This topic describes the command-line options that you can use to debug your compilation and to display and check compilation errors.
The options that enable you to get debug information while optimizing are as follows:
-O0 |
Disables optimizations. Enables -fp option. |
-g |
Generates symbolic debugging information and line numbers in the object code for use by the source-level debuggers. Turns off -O2 and makes -O0 the default unless -O2 (or -O1 or -O3) is explicitly specified in the command line together with -g. |
-fp |
Disables the use of the ebp register in optimizations. Directs to use the ebp-based stack frame for all functions. |
Use the -g option to direct the compiler to generate code to provide symbolic debugging information and line numbers in the object code that will be used by your source-level debugger. For example:
ifort -g prog1.f
Turns off -O2 and makes -O0 the default unless -O2 (or -O1 or -O3) is explicitly specified in the command line together with -g.
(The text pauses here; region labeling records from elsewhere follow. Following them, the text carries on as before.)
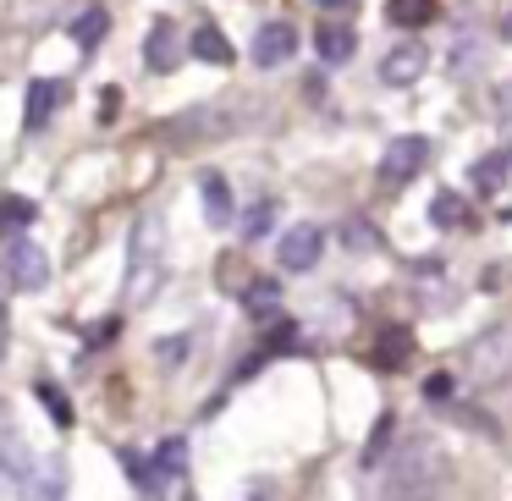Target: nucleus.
<instances>
[{"label": "nucleus", "instance_id": "nucleus-1", "mask_svg": "<svg viewBox=\"0 0 512 501\" xmlns=\"http://www.w3.org/2000/svg\"><path fill=\"white\" fill-rule=\"evenodd\" d=\"M463 375H468V386H501V380H512V314L468 342Z\"/></svg>", "mask_w": 512, "mask_h": 501}, {"label": "nucleus", "instance_id": "nucleus-2", "mask_svg": "<svg viewBox=\"0 0 512 501\" xmlns=\"http://www.w3.org/2000/svg\"><path fill=\"white\" fill-rule=\"evenodd\" d=\"M424 160H430V138L419 133H402L386 144V155H380V182H391V188H402V182H413L424 171Z\"/></svg>", "mask_w": 512, "mask_h": 501}, {"label": "nucleus", "instance_id": "nucleus-3", "mask_svg": "<svg viewBox=\"0 0 512 501\" xmlns=\"http://www.w3.org/2000/svg\"><path fill=\"white\" fill-rule=\"evenodd\" d=\"M6 270H12V281L23 292H39L50 281V254L39 243H28V237H12L6 243Z\"/></svg>", "mask_w": 512, "mask_h": 501}, {"label": "nucleus", "instance_id": "nucleus-4", "mask_svg": "<svg viewBox=\"0 0 512 501\" xmlns=\"http://www.w3.org/2000/svg\"><path fill=\"white\" fill-rule=\"evenodd\" d=\"M320 248H325L320 226H292V232L276 243V259H281V270H314L320 265Z\"/></svg>", "mask_w": 512, "mask_h": 501}, {"label": "nucleus", "instance_id": "nucleus-5", "mask_svg": "<svg viewBox=\"0 0 512 501\" xmlns=\"http://www.w3.org/2000/svg\"><path fill=\"white\" fill-rule=\"evenodd\" d=\"M424 67H430V50L424 45H397V50H386V61H380V83L408 89V83L424 78Z\"/></svg>", "mask_w": 512, "mask_h": 501}, {"label": "nucleus", "instance_id": "nucleus-6", "mask_svg": "<svg viewBox=\"0 0 512 501\" xmlns=\"http://www.w3.org/2000/svg\"><path fill=\"white\" fill-rule=\"evenodd\" d=\"M292 50H298V28L292 23H265L254 34V61L259 67H287Z\"/></svg>", "mask_w": 512, "mask_h": 501}, {"label": "nucleus", "instance_id": "nucleus-7", "mask_svg": "<svg viewBox=\"0 0 512 501\" xmlns=\"http://www.w3.org/2000/svg\"><path fill=\"white\" fill-rule=\"evenodd\" d=\"M155 265H160V221H144L133 232V287L138 292L155 287Z\"/></svg>", "mask_w": 512, "mask_h": 501}, {"label": "nucleus", "instance_id": "nucleus-8", "mask_svg": "<svg viewBox=\"0 0 512 501\" xmlns=\"http://www.w3.org/2000/svg\"><path fill=\"white\" fill-rule=\"evenodd\" d=\"M61 94H67V83H61V78H34V83H28V116H23L28 133H39V127L56 116Z\"/></svg>", "mask_w": 512, "mask_h": 501}, {"label": "nucleus", "instance_id": "nucleus-9", "mask_svg": "<svg viewBox=\"0 0 512 501\" xmlns=\"http://www.w3.org/2000/svg\"><path fill=\"white\" fill-rule=\"evenodd\" d=\"M199 193H204V215H210V226H226V221H232V188H226V177L204 171V177H199Z\"/></svg>", "mask_w": 512, "mask_h": 501}, {"label": "nucleus", "instance_id": "nucleus-10", "mask_svg": "<svg viewBox=\"0 0 512 501\" xmlns=\"http://www.w3.org/2000/svg\"><path fill=\"white\" fill-rule=\"evenodd\" d=\"M408 353H413V336L402 331V325L380 331V342H375V364L380 369H402V364H408Z\"/></svg>", "mask_w": 512, "mask_h": 501}, {"label": "nucleus", "instance_id": "nucleus-11", "mask_svg": "<svg viewBox=\"0 0 512 501\" xmlns=\"http://www.w3.org/2000/svg\"><path fill=\"white\" fill-rule=\"evenodd\" d=\"M193 56H199V61H210V67H226V61H232V39H226L221 28H210V23H204L199 34H193Z\"/></svg>", "mask_w": 512, "mask_h": 501}, {"label": "nucleus", "instance_id": "nucleus-12", "mask_svg": "<svg viewBox=\"0 0 512 501\" xmlns=\"http://www.w3.org/2000/svg\"><path fill=\"white\" fill-rule=\"evenodd\" d=\"M430 215H435V226H446V232H463V226H474V210H468L457 193H435Z\"/></svg>", "mask_w": 512, "mask_h": 501}, {"label": "nucleus", "instance_id": "nucleus-13", "mask_svg": "<svg viewBox=\"0 0 512 501\" xmlns=\"http://www.w3.org/2000/svg\"><path fill=\"white\" fill-rule=\"evenodd\" d=\"M177 67V34L171 23H155L149 28V72H171Z\"/></svg>", "mask_w": 512, "mask_h": 501}, {"label": "nucleus", "instance_id": "nucleus-14", "mask_svg": "<svg viewBox=\"0 0 512 501\" xmlns=\"http://www.w3.org/2000/svg\"><path fill=\"white\" fill-rule=\"evenodd\" d=\"M105 34H111V12H105V6H89V12L72 23V39H78V50H94Z\"/></svg>", "mask_w": 512, "mask_h": 501}, {"label": "nucleus", "instance_id": "nucleus-15", "mask_svg": "<svg viewBox=\"0 0 512 501\" xmlns=\"http://www.w3.org/2000/svg\"><path fill=\"white\" fill-rule=\"evenodd\" d=\"M507 171H512V160H507V155H485V160H474V171H468V182H474L479 193H501V182H507Z\"/></svg>", "mask_w": 512, "mask_h": 501}, {"label": "nucleus", "instance_id": "nucleus-16", "mask_svg": "<svg viewBox=\"0 0 512 501\" xmlns=\"http://www.w3.org/2000/svg\"><path fill=\"white\" fill-rule=\"evenodd\" d=\"M386 12H391V23H397V28H424L435 17V0H391Z\"/></svg>", "mask_w": 512, "mask_h": 501}, {"label": "nucleus", "instance_id": "nucleus-17", "mask_svg": "<svg viewBox=\"0 0 512 501\" xmlns=\"http://www.w3.org/2000/svg\"><path fill=\"white\" fill-rule=\"evenodd\" d=\"M353 45H358L353 28H320V56L331 61V67H342V61L353 56Z\"/></svg>", "mask_w": 512, "mask_h": 501}, {"label": "nucleus", "instance_id": "nucleus-18", "mask_svg": "<svg viewBox=\"0 0 512 501\" xmlns=\"http://www.w3.org/2000/svg\"><path fill=\"white\" fill-rule=\"evenodd\" d=\"M50 12H56V0H6V17H12L17 28H39Z\"/></svg>", "mask_w": 512, "mask_h": 501}, {"label": "nucleus", "instance_id": "nucleus-19", "mask_svg": "<svg viewBox=\"0 0 512 501\" xmlns=\"http://www.w3.org/2000/svg\"><path fill=\"white\" fill-rule=\"evenodd\" d=\"M34 391H39V402H45V413H50V419H56L61 430H67V424H72V402H67V391H61L56 380H39Z\"/></svg>", "mask_w": 512, "mask_h": 501}, {"label": "nucleus", "instance_id": "nucleus-20", "mask_svg": "<svg viewBox=\"0 0 512 501\" xmlns=\"http://www.w3.org/2000/svg\"><path fill=\"white\" fill-rule=\"evenodd\" d=\"M188 468V441H160V452H155V474H182Z\"/></svg>", "mask_w": 512, "mask_h": 501}, {"label": "nucleus", "instance_id": "nucleus-21", "mask_svg": "<svg viewBox=\"0 0 512 501\" xmlns=\"http://www.w3.org/2000/svg\"><path fill=\"white\" fill-rule=\"evenodd\" d=\"M34 204H28V199H17V193H12V199H0V226H12V232H17V226H28V221H34Z\"/></svg>", "mask_w": 512, "mask_h": 501}, {"label": "nucleus", "instance_id": "nucleus-22", "mask_svg": "<svg viewBox=\"0 0 512 501\" xmlns=\"http://www.w3.org/2000/svg\"><path fill=\"white\" fill-rule=\"evenodd\" d=\"M270 221H276V204L259 199L254 210H248V221H243V237H265V232H270Z\"/></svg>", "mask_w": 512, "mask_h": 501}, {"label": "nucleus", "instance_id": "nucleus-23", "mask_svg": "<svg viewBox=\"0 0 512 501\" xmlns=\"http://www.w3.org/2000/svg\"><path fill=\"white\" fill-rule=\"evenodd\" d=\"M248 303H254V309H265V303H276V287H270V281H259V287L248 292Z\"/></svg>", "mask_w": 512, "mask_h": 501}, {"label": "nucleus", "instance_id": "nucleus-24", "mask_svg": "<svg viewBox=\"0 0 512 501\" xmlns=\"http://www.w3.org/2000/svg\"><path fill=\"white\" fill-rule=\"evenodd\" d=\"M424 391H430V397H446V391H452V380H446V375H430V386H424Z\"/></svg>", "mask_w": 512, "mask_h": 501}, {"label": "nucleus", "instance_id": "nucleus-25", "mask_svg": "<svg viewBox=\"0 0 512 501\" xmlns=\"http://www.w3.org/2000/svg\"><path fill=\"white\" fill-rule=\"evenodd\" d=\"M314 6H353V0H314Z\"/></svg>", "mask_w": 512, "mask_h": 501}, {"label": "nucleus", "instance_id": "nucleus-26", "mask_svg": "<svg viewBox=\"0 0 512 501\" xmlns=\"http://www.w3.org/2000/svg\"><path fill=\"white\" fill-rule=\"evenodd\" d=\"M507 160H512V149H507Z\"/></svg>", "mask_w": 512, "mask_h": 501}]
</instances>
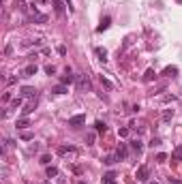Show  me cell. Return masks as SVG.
<instances>
[{
    "label": "cell",
    "mask_w": 182,
    "mask_h": 184,
    "mask_svg": "<svg viewBox=\"0 0 182 184\" xmlns=\"http://www.w3.org/2000/svg\"><path fill=\"white\" fill-rule=\"evenodd\" d=\"M77 88L79 90H90V77L88 75H77Z\"/></svg>",
    "instance_id": "6da1fadb"
},
{
    "label": "cell",
    "mask_w": 182,
    "mask_h": 184,
    "mask_svg": "<svg viewBox=\"0 0 182 184\" xmlns=\"http://www.w3.org/2000/svg\"><path fill=\"white\" fill-rule=\"evenodd\" d=\"M75 79H77V77L73 75V71H71V69H67V71H64V75H60V84H64V86L73 84Z\"/></svg>",
    "instance_id": "7a4b0ae2"
},
{
    "label": "cell",
    "mask_w": 182,
    "mask_h": 184,
    "mask_svg": "<svg viewBox=\"0 0 182 184\" xmlns=\"http://www.w3.org/2000/svg\"><path fill=\"white\" fill-rule=\"evenodd\" d=\"M84 122H86V113H77V116L69 118V126H82Z\"/></svg>",
    "instance_id": "3957f363"
},
{
    "label": "cell",
    "mask_w": 182,
    "mask_h": 184,
    "mask_svg": "<svg viewBox=\"0 0 182 184\" xmlns=\"http://www.w3.org/2000/svg\"><path fill=\"white\" fill-rule=\"evenodd\" d=\"M148 176H150V169H148L146 165H142V167L137 169V173H135V178H137L139 182H146V180H148Z\"/></svg>",
    "instance_id": "277c9868"
},
{
    "label": "cell",
    "mask_w": 182,
    "mask_h": 184,
    "mask_svg": "<svg viewBox=\"0 0 182 184\" xmlns=\"http://www.w3.org/2000/svg\"><path fill=\"white\" fill-rule=\"evenodd\" d=\"M126 156H129V148H126V144H120L118 150H116V159L118 160H126Z\"/></svg>",
    "instance_id": "5b68a950"
},
{
    "label": "cell",
    "mask_w": 182,
    "mask_h": 184,
    "mask_svg": "<svg viewBox=\"0 0 182 184\" xmlns=\"http://www.w3.org/2000/svg\"><path fill=\"white\" fill-rule=\"evenodd\" d=\"M32 19H35V22H39V24H45V22H47V15L39 13V11H36V7L32 4Z\"/></svg>",
    "instance_id": "8992f818"
},
{
    "label": "cell",
    "mask_w": 182,
    "mask_h": 184,
    "mask_svg": "<svg viewBox=\"0 0 182 184\" xmlns=\"http://www.w3.org/2000/svg\"><path fill=\"white\" fill-rule=\"evenodd\" d=\"M58 154H62V156H67V154H77V150L73 146H60L58 148Z\"/></svg>",
    "instance_id": "52a82bcc"
},
{
    "label": "cell",
    "mask_w": 182,
    "mask_h": 184,
    "mask_svg": "<svg viewBox=\"0 0 182 184\" xmlns=\"http://www.w3.org/2000/svg\"><path fill=\"white\" fill-rule=\"evenodd\" d=\"M35 107H36V98H30L28 103H26V107L22 111H24V116H28V113H32L35 111Z\"/></svg>",
    "instance_id": "ba28073f"
},
{
    "label": "cell",
    "mask_w": 182,
    "mask_h": 184,
    "mask_svg": "<svg viewBox=\"0 0 182 184\" xmlns=\"http://www.w3.org/2000/svg\"><path fill=\"white\" fill-rule=\"evenodd\" d=\"M22 97H26V98H36V90H35V88H30V86H26V88H22Z\"/></svg>",
    "instance_id": "9c48e42d"
},
{
    "label": "cell",
    "mask_w": 182,
    "mask_h": 184,
    "mask_svg": "<svg viewBox=\"0 0 182 184\" xmlns=\"http://www.w3.org/2000/svg\"><path fill=\"white\" fill-rule=\"evenodd\" d=\"M22 75H24V77H32V75H36V64H28V66H24Z\"/></svg>",
    "instance_id": "30bf717a"
},
{
    "label": "cell",
    "mask_w": 182,
    "mask_h": 184,
    "mask_svg": "<svg viewBox=\"0 0 182 184\" xmlns=\"http://www.w3.org/2000/svg\"><path fill=\"white\" fill-rule=\"evenodd\" d=\"M109 24H111V17H103V19H101V24L97 26V32H103V30H107Z\"/></svg>",
    "instance_id": "8fae6325"
},
{
    "label": "cell",
    "mask_w": 182,
    "mask_h": 184,
    "mask_svg": "<svg viewBox=\"0 0 182 184\" xmlns=\"http://www.w3.org/2000/svg\"><path fill=\"white\" fill-rule=\"evenodd\" d=\"M163 75L165 77H176L178 75V66H165L163 69Z\"/></svg>",
    "instance_id": "7c38bea8"
},
{
    "label": "cell",
    "mask_w": 182,
    "mask_h": 184,
    "mask_svg": "<svg viewBox=\"0 0 182 184\" xmlns=\"http://www.w3.org/2000/svg\"><path fill=\"white\" fill-rule=\"evenodd\" d=\"M103 184H116V173L107 171L105 176H103Z\"/></svg>",
    "instance_id": "4fadbf2b"
},
{
    "label": "cell",
    "mask_w": 182,
    "mask_h": 184,
    "mask_svg": "<svg viewBox=\"0 0 182 184\" xmlns=\"http://www.w3.org/2000/svg\"><path fill=\"white\" fill-rule=\"evenodd\" d=\"M94 54L99 56V60H101V62L107 60V49H105V47H97V49H94Z\"/></svg>",
    "instance_id": "5bb4252c"
},
{
    "label": "cell",
    "mask_w": 182,
    "mask_h": 184,
    "mask_svg": "<svg viewBox=\"0 0 182 184\" xmlns=\"http://www.w3.org/2000/svg\"><path fill=\"white\" fill-rule=\"evenodd\" d=\"M15 126H17V129H22V131H24V129H28V126H30V120H28V118H19V120H17V122H15Z\"/></svg>",
    "instance_id": "9a60e30c"
},
{
    "label": "cell",
    "mask_w": 182,
    "mask_h": 184,
    "mask_svg": "<svg viewBox=\"0 0 182 184\" xmlns=\"http://www.w3.org/2000/svg\"><path fill=\"white\" fill-rule=\"evenodd\" d=\"M45 173H47V178H56V176H58V167H54V165H47Z\"/></svg>",
    "instance_id": "2e32d148"
},
{
    "label": "cell",
    "mask_w": 182,
    "mask_h": 184,
    "mask_svg": "<svg viewBox=\"0 0 182 184\" xmlns=\"http://www.w3.org/2000/svg\"><path fill=\"white\" fill-rule=\"evenodd\" d=\"M144 79L146 81H152V79H157V73H154V69H148L144 73Z\"/></svg>",
    "instance_id": "e0dca14e"
},
{
    "label": "cell",
    "mask_w": 182,
    "mask_h": 184,
    "mask_svg": "<svg viewBox=\"0 0 182 184\" xmlns=\"http://www.w3.org/2000/svg\"><path fill=\"white\" fill-rule=\"evenodd\" d=\"M131 148H133L135 152H137V154H142V141H139V139H133V141H131Z\"/></svg>",
    "instance_id": "ac0fdd59"
},
{
    "label": "cell",
    "mask_w": 182,
    "mask_h": 184,
    "mask_svg": "<svg viewBox=\"0 0 182 184\" xmlns=\"http://www.w3.org/2000/svg\"><path fill=\"white\" fill-rule=\"evenodd\" d=\"M51 2H54V7H56V13L62 15V13H64V4H62L60 0H51Z\"/></svg>",
    "instance_id": "d6986e66"
},
{
    "label": "cell",
    "mask_w": 182,
    "mask_h": 184,
    "mask_svg": "<svg viewBox=\"0 0 182 184\" xmlns=\"http://www.w3.org/2000/svg\"><path fill=\"white\" fill-rule=\"evenodd\" d=\"M94 129H97V133H105V131H107L105 122H101V120H97V122H94Z\"/></svg>",
    "instance_id": "ffe728a7"
},
{
    "label": "cell",
    "mask_w": 182,
    "mask_h": 184,
    "mask_svg": "<svg viewBox=\"0 0 182 184\" xmlns=\"http://www.w3.org/2000/svg\"><path fill=\"white\" fill-rule=\"evenodd\" d=\"M171 118H174V109H165L163 111V122H169Z\"/></svg>",
    "instance_id": "44dd1931"
},
{
    "label": "cell",
    "mask_w": 182,
    "mask_h": 184,
    "mask_svg": "<svg viewBox=\"0 0 182 184\" xmlns=\"http://www.w3.org/2000/svg\"><path fill=\"white\" fill-rule=\"evenodd\" d=\"M54 92H56V94H67L69 90H67V86H64V84H58V86L54 88Z\"/></svg>",
    "instance_id": "7402d4cb"
},
{
    "label": "cell",
    "mask_w": 182,
    "mask_h": 184,
    "mask_svg": "<svg viewBox=\"0 0 182 184\" xmlns=\"http://www.w3.org/2000/svg\"><path fill=\"white\" fill-rule=\"evenodd\" d=\"M116 154H109V156H105V159H103V163H105V165H114V163H116Z\"/></svg>",
    "instance_id": "603a6c76"
},
{
    "label": "cell",
    "mask_w": 182,
    "mask_h": 184,
    "mask_svg": "<svg viewBox=\"0 0 182 184\" xmlns=\"http://www.w3.org/2000/svg\"><path fill=\"white\" fill-rule=\"evenodd\" d=\"M22 139H24V141H32V139H35V135H32L30 131H24V133H22Z\"/></svg>",
    "instance_id": "cb8c5ba5"
},
{
    "label": "cell",
    "mask_w": 182,
    "mask_h": 184,
    "mask_svg": "<svg viewBox=\"0 0 182 184\" xmlns=\"http://www.w3.org/2000/svg\"><path fill=\"white\" fill-rule=\"evenodd\" d=\"M101 84H103V86L107 88V90H111V88H114V84H111V81H109V79H105V77H103V75H101Z\"/></svg>",
    "instance_id": "d4e9b609"
},
{
    "label": "cell",
    "mask_w": 182,
    "mask_h": 184,
    "mask_svg": "<svg viewBox=\"0 0 182 184\" xmlns=\"http://www.w3.org/2000/svg\"><path fill=\"white\" fill-rule=\"evenodd\" d=\"M15 9H19V11H26V2H24V0H15Z\"/></svg>",
    "instance_id": "484cf974"
},
{
    "label": "cell",
    "mask_w": 182,
    "mask_h": 184,
    "mask_svg": "<svg viewBox=\"0 0 182 184\" xmlns=\"http://www.w3.org/2000/svg\"><path fill=\"white\" fill-rule=\"evenodd\" d=\"M118 135H120L122 139H124V137H129V129H126V126H122V129H118Z\"/></svg>",
    "instance_id": "4316f807"
},
{
    "label": "cell",
    "mask_w": 182,
    "mask_h": 184,
    "mask_svg": "<svg viewBox=\"0 0 182 184\" xmlns=\"http://www.w3.org/2000/svg\"><path fill=\"white\" fill-rule=\"evenodd\" d=\"M45 73H47V75H54V73H56V66H54V64H47V66H45Z\"/></svg>",
    "instance_id": "83f0119b"
},
{
    "label": "cell",
    "mask_w": 182,
    "mask_h": 184,
    "mask_svg": "<svg viewBox=\"0 0 182 184\" xmlns=\"http://www.w3.org/2000/svg\"><path fill=\"white\" fill-rule=\"evenodd\" d=\"M19 105H22V98H15V101H13V103H11V107H13V109H17Z\"/></svg>",
    "instance_id": "f1b7e54d"
},
{
    "label": "cell",
    "mask_w": 182,
    "mask_h": 184,
    "mask_svg": "<svg viewBox=\"0 0 182 184\" xmlns=\"http://www.w3.org/2000/svg\"><path fill=\"white\" fill-rule=\"evenodd\" d=\"M86 141H88V146H92L94 144V133H90V135L86 137Z\"/></svg>",
    "instance_id": "f546056e"
},
{
    "label": "cell",
    "mask_w": 182,
    "mask_h": 184,
    "mask_svg": "<svg viewBox=\"0 0 182 184\" xmlns=\"http://www.w3.org/2000/svg\"><path fill=\"white\" fill-rule=\"evenodd\" d=\"M157 160H158V163H165V160H167V154H163V152H161V154L157 156Z\"/></svg>",
    "instance_id": "4dcf8cb0"
},
{
    "label": "cell",
    "mask_w": 182,
    "mask_h": 184,
    "mask_svg": "<svg viewBox=\"0 0 182 184\" xmlns=\"http://www.w3.org/2000/svg\"><path fill=\"white\" fill-rule=\"evenodd\" d=\"M163 101L169 103V101H176V97H174V94H167V97H163Z\"/></svg>",
    "instance_id": "1f68e13d"
},
{
    "label": "cell",
    "mask_w": 182,
    "mask_h": 184,
    "mask_svg": "<svg viewBox=\"0 0 182 184\" xmlns=\"http://www.w3.org/2000/svg\"><path fill=\"white\" fill-rule=\"evenodd\" d=\"M58 54H60V56H64V54H67V47H64V45H60V47H58Z\"/></svg>",
    "instance_id": "d6a6232c"
},
{
    "label": "cell",
    "mask_w": 182,
    "mask_h": 184,
    "mask_svg": "<svg viewBox=\"0 0 182 184\" xmlns=\"http://www.w3.org/2000/svg\"><path fill=\"white\" fill-rule=\"evenodd\" d=\"M158 144H161V139H157V137H154V139L150 141V146H152V148H154V146H158Z\"/></svg>",
    "instance_id": "836d02e7"
},
{
    "label": "cell",
    "mask_w": 182,
    "mask_h": 184,
    "mask_svg": "<svg viewBox=\"0 0 182 184\" xmlns=\"http://www.w3.org/2000/svg\"><path fill=\"white\" fill-rule=\"evenodd\" d=\"M49 160H51L49 156H43V159H41V163H43V165H49Z\"/></svg>",
    "instance_id": "e575fe53"
},
{
    "label": "cell",
    "mask_w": 182,
    "mask_h": 184,
    "mask_svg": "<svg viewBox=\"0 0 182 184\" xmlns=\"http://www.w3.org/2000/svg\"><path fill=\"white\" fill-rule=\"evenodd\" d=\"M169 182H171V184H180V180H176V178H169Z\"/></svg>",
    "instance_id": "d590c367"
},
{
    "label": "cell",
    "mask_w": 182,
    "mask_h": 184,
    "mask_svg": "<svg viewBox=\"0 0 182 184\" xmlns=\"http://www.w3.org/2000/svg\"><path fill=\"white\" fill-rule=\"evenodd\" d=\"M77 184H88V182H84V180H79V182H77Z\"/></svg>",
    "instance_id": "8d00e7d4"
},
{
    "label": "cell",
    "mask_w": 182,
    "mask_h": 184,
    "mask_svg": "<svg viewBox=\"0 0 182 184\" xmlns=\"http://www.w3.org/2000/svg\"><path fill=\"white\" fill-rule=\"evenodd\" d=\"M148 184H158V182H148Z\"/></svg>",
    "instance_id": "74e56055"
},
{
    "label": "cell",
    "mask_w": 182,
    "mask_h": 184,
    "mask_svg": "<svg viewBox=\"0 0 182 184\" xmlns=\"http://www.w3.org/2000/svg\"><path fill=\"white\" fill-rule=\"evenodd\" d=\"M176 2H180V4H182V0H176Z\"/></svg>",
    "instance_id": "f35d334b"
},
{
    "label": "cell",
    "mask_w": 182,
    "mask_h": 184,
    "mask_svg": "<svg viewBox=\"0 0 182 184\" xmlns=\"http://www.w3.org/2000/svg\"><path fill=\"white\" fill-rule=\"evenodd\" d=\"M43 2H45V0H43Z\"/></svg>",
    "instance_id": "ab89813d"
}]
</instances>
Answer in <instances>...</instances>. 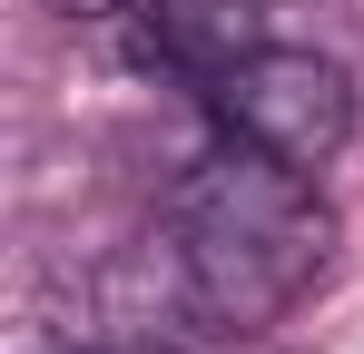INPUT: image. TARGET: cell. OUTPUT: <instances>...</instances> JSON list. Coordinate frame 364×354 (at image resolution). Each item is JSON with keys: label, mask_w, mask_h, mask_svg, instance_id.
<instances>
[{"label": "cell", "mask_w": 364, "mask_h": 354, "mask_svg": "<svg viewBox=\"0 0 364 354\" xmlns=\"http://www.w3.org/2000/svg\"><path fill=\"white\" fill-rule=\"evenodd\" d=\"M168 266L197 325L217 335H266L296 315V295L335 256V207L315 197V177L266 158V148H217L168 187Z\"/></svg>", "instance_id": "obj_1"}, {"label": "cell", "mask_w": 364, "mask_h": 354, "mask_svg": "<svg viewBox=\"0 0 364 354\" xmlns=\"http://www.w3.org/2000/svg\"><path fill=\"white\" fill-rule=\"evenodd\" d=\"M207 109L217 128L237 138V148H266V158H286V168H325L345 138H355V89H345V69L315 50H286V40H266V50H246L217 89H207Z\"/></svg>", "instance_id": "obj_2"}, {"label": "cell", "mask_w": 364, "mask_h": 354, "mask_svg": "<svg viewBox=\"0 0 364 354\" xmlns=\"http://www.w3.org/2000/svg\"><path fill=\"white\" fill-rule=\"evenodd\" d=\"M99 354H168V345H99Z\"/></svg>", "instance_id": "obj_5"}, {"label": "cell", "mask_w": 364, "mask_h": 354, "mask_svg": "<svg viewBox=\"0 0 364 354\" xmlns=\"http://www.w3.org/2000/svg\"><path fill=\"white\" fill-rule=\"evenodd\" d=\"M60 10H89V20H148V10H168V0H60Z\"/></svg>", "instance_id": "obj_4"}, {"label": "cell", "mask_w": 364, "mask_h": 354, "mask_svg": "<svg viewBox=\"0 0 364 354\" xmlns=\"http://www.w3.org/2000/svg\"><path fill=\"white\" fill-rule=\"evenodd\" d=\"M128 30H138V59H148V69L197 79V99H207L246 50L276 40V30H266V0H168V10H148V20H128Z\"/></svg>", "instance_id": "obj_3"}]
</instances>
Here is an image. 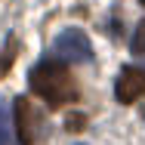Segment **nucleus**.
<instances>
[{
	"label": "nucleus",
	"instance_id": "f257e3e1",
	"mask_svg": "<svg viewBox=\"0 0 145 145\" xmlns=\"http://www.w3.org/2000/svg\"><path fill=\"white\" fill-rule=\"evenodd\" d=\"M28 84L34 89V96H40L50 108H62L68 102H77V84L71 77V71L59 62H40L34 65L28 74Z\"/></svg>",
	"mask_w": 145,
	"mask_h": 145
},
{
	"label": "nucleus",
	"instance_id": "f03ea898",
	"mask_svg": "<svg viewBox=\"0 0 145 145\" xmlns=\"http://www.w3.org/2000/svg\"><path fill=\"white\" fill-rule=\"evenodd\" d=\"M53 50H56V56L62 62H89L93 59V43L80 28L59 31L56 40H53Z\"/></svg>",
	"mask_w": 145,
	"mask_h": 145
},
{
	"label": "nucleus",
	"instance_id": "7ed1b4c3",
	"mask_svg": "<svg viewBox=\"0 0 145 145\" xmlns=\"http://www.w3.org/2000/svg\"><path fill=\"white\" fill-rule=\"evenodd\" d=\"M16 130H19V139L25 145L40 139V114H37V108L31 105L25 96L16 99Z\"/></svg>",
	"mask_w": 145,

Most debuggers use the ebp register as a stack frame pointer to produce a stack backtrace. The -fp option disables the use of the ebp register in optimizations and directs the compiler to generate code that maintains and uses ebp as a stack frame pointer for all functions so that a debugger can still produce a stack backtrace without turning off -O1, -O2, or -O3 optimizations.
Note that using this option reduces the number of available general-purpose registers by one, and results in slightly less efficient code.
-fp Summary
Default |
OFF |
-O1 , -O2, or -O3 |
Disable -fp |
-O0 |
Enables -fp |
The -traceback option also forces the compiler to use ebp as the stack frame pointer. In addition, the -traceback option causes the compiler to generate extra information into the object file, which allows a symbolic stack traceback to be produced if a run-time failure occurs.
The -O0 option turns off all optimizations so you can debug your program before any optimization is attempted. To get the debug information, use the -g option.
The compiler lets you generate code to support symbolic debugging while one of the -O1, -O2, or -O3 optimization options is specified on the command line along with -g, which produces symbolic debug information in the object file.
Note that if you specify an -O1, -O2, or -O3 option with the -g option, some of the debugging information returned may be inaccurate as a side-effect of optimization.
It is best to make your optimization and/or debugging choices explicit:
If you need to debug your program excluding any optimization effect, use the -O0 option, which turns off all the optimizations.
If you need to debug your program with optimization enabled, then you can specify the -O1, -O2, or -O3 option on the command line along with -g.
Note
The -g option slows
down the program when no optimization level (-On) is specified. In this case -g turns on -O0, which is what
slows the program down. However, if, for example, both -O2
and
-g are specified, the code should run very nearly at the same speed
as if -g were not specified.
Refer to the table below for the summary of the effects of using the -g option with the optimization options.
These options |
Produce these results |
-g |
Debugging information produced, -O0 enabled (optimizations disabled), -fp enabled for IA-32-targeted compilations |
-g -O1 |
Debugging information produced, -O1 optimizations enabled. |
-g -O2 |
Debugging information produced, -O2 optimizations enabled. |
-g -O3 -fp |
Debugging information produced, -O3 optimizations enabled, -fp enabled for IA-32-targeted compilations. |
The assembly listing file is generated without debugging information, but if you produce an object file, it will contain debugging information. If you link the object file and then use the GDB debugger on it, you will get full symbolic representation.